■ **Requirements**:
Tally how many of the lines below contain the string "grass", matching case exactly, and reply with the number alone.

■ **Data provided**:
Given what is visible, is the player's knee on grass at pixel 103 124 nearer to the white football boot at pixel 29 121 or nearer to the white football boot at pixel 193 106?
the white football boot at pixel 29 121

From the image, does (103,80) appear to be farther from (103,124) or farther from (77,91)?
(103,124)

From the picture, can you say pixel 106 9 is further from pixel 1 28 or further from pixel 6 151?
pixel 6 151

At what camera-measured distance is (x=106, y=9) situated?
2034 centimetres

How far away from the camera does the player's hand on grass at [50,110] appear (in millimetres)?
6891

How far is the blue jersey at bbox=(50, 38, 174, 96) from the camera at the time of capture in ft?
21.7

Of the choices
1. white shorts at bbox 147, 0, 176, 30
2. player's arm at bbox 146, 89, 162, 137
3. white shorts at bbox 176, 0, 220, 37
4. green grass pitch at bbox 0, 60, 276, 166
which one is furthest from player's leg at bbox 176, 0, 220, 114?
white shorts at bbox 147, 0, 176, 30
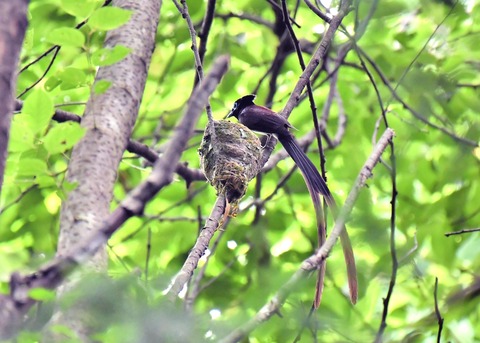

■ **Task result**:
3